I just saw Travellers and Magicians, which is apparently the first fiction film ever made in the Kingdom of Bhutan. I was particularly curious about the film because its director is apparently also a Buddhist monk, and the film's been promoted for its Buddhist sensibility, as was Spring, Summer, Fall, Winter . . . and Spring Again, the South Korean drama released last year. As somebody very interested in Buddhism - at least the Americanized variations taught by Pema Chodron, Jack Kornfield, Shinzen Young, and others - I was both intrigued and frustrated by both films. This film's structure is pretty standard world cinema fare. A young man in a rustic small town wants to escape to see the world - in this case, specifically to move to the US. Over the course of the film, he learns to appreciate the beauty, slow pace, and community of his life at home, and abandons his plans to emigrate. I always worry that movies like this have less to do with authentic expression than with playing to international audiences' stereotypes and vanity. The American viewer is made to feel both smug and envious. On the one hand, we think, of course our hero wants to move here - doesn't everybody? On the other hand, we wonder, "how could he possibly want to leave the stunning Bhutan countryside, the leisurely pace of life, the rich sense of belonging?"

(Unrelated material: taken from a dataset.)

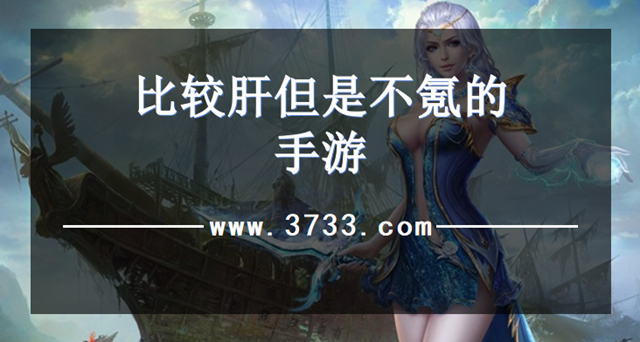 比较肝但是不氪的手游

But as with Bride and Prejudice, the movie involves a performative contradiction. While it preaches staying down on the farm, it only exists because its director discovered the bright lights of the big cities - Sidney (where it was edited), Cannes, and the rest of the stops on the international film circuit. And of course, we Americans can only enjoy the film because we lead lives cosmopolitan enough to catch films from Bhutan at the local artplex. If I embraced the equivalent "simple life" - living without a TV in Vermont, say - I'd never be exposed to a film like this. So can't I feel a little bad for our protagonist, who wears an "I Love NY" t-shirt, but learns to accept the limited horizons of his hometown and never see the Big Apple?

The best thing in this movie is the Buddhist monk who bonds with our hero as he hitchhikes to the capital, from whence he plans to head out for the states. The monk tells a story which becomes a film-within-the-film about another restless young man who learns the value of settling down, and that part is a little too didactic. But the monk character himself is wonderful - calm, twinkling, always generous without ever being a sap. It's the vibe I feel in people like him that makes me so impressed by Buddhism. Growing up Jewish, I always found my rabbis pompous and distant - why would I want to grow up to be like them? I've similarly never been impressed by the presence of most other religious leaders I've seen - whether TV preachers, nuns, or the pope. But Buddhists like the Dalai Lama, Pema Chodron, and this character radiate a wonderful sense of wisdom and peace. (It's not just Buddhists who can find this peace, of course - I saw Desmond Tutu on the Daily Show last year, and he just blew me away with his palpable sense of joy and compassion.) Anyway, that's what spiritual wisdom ought to look like, I think. Maybe it's easier to acheive isolated in the Himalayas than info-overloaded in the Atlanta exurbs. (The monk warns at one point, "avoid the city. It's depressing.") But maybe there is a middle ground. How about a cabin out in the country, but with a DSL line and a Netflix account?